== LISTED RECORDS

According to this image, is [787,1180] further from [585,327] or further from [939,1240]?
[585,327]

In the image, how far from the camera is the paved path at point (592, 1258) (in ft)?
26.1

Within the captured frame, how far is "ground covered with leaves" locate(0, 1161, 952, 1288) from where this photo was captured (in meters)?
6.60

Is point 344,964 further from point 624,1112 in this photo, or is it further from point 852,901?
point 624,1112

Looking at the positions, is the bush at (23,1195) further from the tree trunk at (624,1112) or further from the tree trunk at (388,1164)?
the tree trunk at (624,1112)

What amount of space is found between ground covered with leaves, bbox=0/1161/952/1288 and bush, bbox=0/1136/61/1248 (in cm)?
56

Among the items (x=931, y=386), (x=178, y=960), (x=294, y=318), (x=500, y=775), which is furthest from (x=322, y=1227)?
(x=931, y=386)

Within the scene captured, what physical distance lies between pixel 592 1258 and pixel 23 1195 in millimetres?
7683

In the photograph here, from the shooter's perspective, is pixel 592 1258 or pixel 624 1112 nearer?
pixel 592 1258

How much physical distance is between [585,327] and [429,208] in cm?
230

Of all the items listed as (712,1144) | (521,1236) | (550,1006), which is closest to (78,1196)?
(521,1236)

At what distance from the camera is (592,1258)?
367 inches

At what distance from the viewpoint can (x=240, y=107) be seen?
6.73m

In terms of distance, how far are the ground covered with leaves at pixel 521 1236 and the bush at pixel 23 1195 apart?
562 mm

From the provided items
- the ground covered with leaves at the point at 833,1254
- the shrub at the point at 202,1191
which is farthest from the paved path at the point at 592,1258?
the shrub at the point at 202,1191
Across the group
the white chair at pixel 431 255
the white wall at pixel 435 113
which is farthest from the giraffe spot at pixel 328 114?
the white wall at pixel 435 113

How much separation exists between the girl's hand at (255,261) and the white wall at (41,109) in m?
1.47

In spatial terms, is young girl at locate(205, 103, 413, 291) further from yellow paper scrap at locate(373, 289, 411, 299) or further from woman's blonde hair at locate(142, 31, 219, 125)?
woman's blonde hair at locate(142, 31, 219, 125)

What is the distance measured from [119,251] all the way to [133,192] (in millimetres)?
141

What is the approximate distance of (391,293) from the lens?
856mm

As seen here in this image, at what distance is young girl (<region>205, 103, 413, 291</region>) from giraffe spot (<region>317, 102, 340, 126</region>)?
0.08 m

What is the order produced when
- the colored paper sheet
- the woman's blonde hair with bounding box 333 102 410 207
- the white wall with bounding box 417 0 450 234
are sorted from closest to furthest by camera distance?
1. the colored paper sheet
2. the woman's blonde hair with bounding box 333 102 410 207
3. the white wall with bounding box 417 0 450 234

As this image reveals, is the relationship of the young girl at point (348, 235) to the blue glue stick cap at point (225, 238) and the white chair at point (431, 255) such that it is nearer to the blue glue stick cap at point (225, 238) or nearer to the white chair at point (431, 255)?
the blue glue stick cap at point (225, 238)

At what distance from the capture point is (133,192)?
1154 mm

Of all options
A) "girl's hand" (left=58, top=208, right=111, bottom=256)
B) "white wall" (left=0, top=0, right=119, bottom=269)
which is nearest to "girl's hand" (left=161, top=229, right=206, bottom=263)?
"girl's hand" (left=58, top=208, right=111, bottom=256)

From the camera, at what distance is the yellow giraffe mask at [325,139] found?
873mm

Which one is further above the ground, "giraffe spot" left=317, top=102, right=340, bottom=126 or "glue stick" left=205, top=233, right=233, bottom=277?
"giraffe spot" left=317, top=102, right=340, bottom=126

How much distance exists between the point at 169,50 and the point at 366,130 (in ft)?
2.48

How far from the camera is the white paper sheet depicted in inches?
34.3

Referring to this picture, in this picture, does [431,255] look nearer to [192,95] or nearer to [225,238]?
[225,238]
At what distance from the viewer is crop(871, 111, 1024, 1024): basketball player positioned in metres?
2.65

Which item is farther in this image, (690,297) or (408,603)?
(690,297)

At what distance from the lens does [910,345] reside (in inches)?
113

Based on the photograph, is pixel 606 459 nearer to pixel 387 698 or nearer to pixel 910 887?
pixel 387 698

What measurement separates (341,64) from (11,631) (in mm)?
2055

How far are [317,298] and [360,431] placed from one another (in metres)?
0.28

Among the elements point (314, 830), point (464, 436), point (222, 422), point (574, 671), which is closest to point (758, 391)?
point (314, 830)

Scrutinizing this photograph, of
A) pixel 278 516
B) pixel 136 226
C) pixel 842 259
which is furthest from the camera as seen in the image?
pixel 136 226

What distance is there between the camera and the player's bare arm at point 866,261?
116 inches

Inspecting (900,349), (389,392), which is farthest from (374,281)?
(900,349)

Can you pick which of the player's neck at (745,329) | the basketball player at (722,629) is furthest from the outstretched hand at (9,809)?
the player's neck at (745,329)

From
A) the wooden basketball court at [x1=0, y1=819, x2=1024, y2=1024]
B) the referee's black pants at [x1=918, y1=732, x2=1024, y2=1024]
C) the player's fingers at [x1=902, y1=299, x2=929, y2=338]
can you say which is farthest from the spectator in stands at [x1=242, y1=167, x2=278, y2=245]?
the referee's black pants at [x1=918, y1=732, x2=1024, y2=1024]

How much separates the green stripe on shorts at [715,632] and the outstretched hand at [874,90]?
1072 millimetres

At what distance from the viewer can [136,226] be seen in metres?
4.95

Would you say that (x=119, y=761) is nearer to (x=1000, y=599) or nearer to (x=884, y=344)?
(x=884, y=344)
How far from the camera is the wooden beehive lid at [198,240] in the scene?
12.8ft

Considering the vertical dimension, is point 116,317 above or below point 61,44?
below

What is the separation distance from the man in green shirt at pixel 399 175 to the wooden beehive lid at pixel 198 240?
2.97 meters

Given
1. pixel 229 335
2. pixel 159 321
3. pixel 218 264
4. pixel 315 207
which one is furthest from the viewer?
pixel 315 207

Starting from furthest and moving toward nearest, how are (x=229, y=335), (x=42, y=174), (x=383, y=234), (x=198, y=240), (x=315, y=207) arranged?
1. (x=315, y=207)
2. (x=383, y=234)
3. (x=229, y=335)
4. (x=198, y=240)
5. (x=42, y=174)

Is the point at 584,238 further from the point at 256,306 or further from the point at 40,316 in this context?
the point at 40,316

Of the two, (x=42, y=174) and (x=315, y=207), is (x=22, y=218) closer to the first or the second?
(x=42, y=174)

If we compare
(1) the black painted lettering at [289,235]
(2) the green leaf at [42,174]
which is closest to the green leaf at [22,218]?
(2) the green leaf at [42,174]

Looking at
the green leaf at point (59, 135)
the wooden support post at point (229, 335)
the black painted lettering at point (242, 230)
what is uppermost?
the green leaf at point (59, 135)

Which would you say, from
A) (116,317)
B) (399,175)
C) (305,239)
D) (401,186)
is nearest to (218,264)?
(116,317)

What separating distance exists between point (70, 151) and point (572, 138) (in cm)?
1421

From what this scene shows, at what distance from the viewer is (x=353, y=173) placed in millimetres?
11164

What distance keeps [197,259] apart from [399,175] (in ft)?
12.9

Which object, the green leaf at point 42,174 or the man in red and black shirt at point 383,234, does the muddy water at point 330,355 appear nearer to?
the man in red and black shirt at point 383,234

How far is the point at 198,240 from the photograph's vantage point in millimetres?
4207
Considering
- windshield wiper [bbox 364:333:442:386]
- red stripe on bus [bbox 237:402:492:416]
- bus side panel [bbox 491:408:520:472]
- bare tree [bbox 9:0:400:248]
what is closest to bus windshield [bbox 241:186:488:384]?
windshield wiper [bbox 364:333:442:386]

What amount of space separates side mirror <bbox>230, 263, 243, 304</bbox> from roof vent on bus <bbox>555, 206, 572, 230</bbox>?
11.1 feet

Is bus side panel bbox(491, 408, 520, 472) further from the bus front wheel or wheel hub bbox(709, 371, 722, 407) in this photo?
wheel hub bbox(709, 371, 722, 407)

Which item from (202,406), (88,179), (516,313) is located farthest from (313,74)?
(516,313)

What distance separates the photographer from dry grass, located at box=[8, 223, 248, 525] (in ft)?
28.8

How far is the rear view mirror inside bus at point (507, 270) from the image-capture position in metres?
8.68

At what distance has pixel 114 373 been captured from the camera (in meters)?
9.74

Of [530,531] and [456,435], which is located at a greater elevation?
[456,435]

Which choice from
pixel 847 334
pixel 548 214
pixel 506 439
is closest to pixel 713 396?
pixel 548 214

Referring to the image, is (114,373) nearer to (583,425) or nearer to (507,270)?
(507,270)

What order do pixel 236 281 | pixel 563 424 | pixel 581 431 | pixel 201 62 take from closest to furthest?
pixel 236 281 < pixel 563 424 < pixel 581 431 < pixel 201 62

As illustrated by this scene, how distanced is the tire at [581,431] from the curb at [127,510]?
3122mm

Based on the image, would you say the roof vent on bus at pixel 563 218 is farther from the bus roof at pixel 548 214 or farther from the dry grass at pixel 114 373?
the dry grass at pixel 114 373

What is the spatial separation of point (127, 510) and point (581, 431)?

====

Lay out everything from the line containing "Of [530,531] and" down to the end of the rows as a numbered list, leaving out any blank lines.

1. Of [530,531] and [456,435], which is located at a greater elevation?
2. [456,435]
3. Which choice from
4. pixel 847 334
5. pixel 548 214
6. pixel 506 439
7. is closest to pixel 713 396?
8. pixel 548 214
9. Referring to the image, is (114,373) nearer to (583,425) or nearer to (507,270)?
10. (507,270)
11. What order do pixel 236 281 | pixel 563 424 | pixel 581 431 | pixel 201 62 take from closest to furthest?
12. pixel 236 281 < pixel 563 424 < pixel 581 431 < pixel 201 62
13. As illustrated by this scene, how distanced is the tire at [581,431] from the curb at [127,510]?
14. 3122mm
15. Based on the image, would you say the roof vent on bus at pixel 563 218 is farther from the bus roof at pixel 548 214 or farther from the dry grass at pixel 114 373?
16. the dry grass at pixel 114 373
17. What is the spatial separation of point (127, 510) and point (581, 431)?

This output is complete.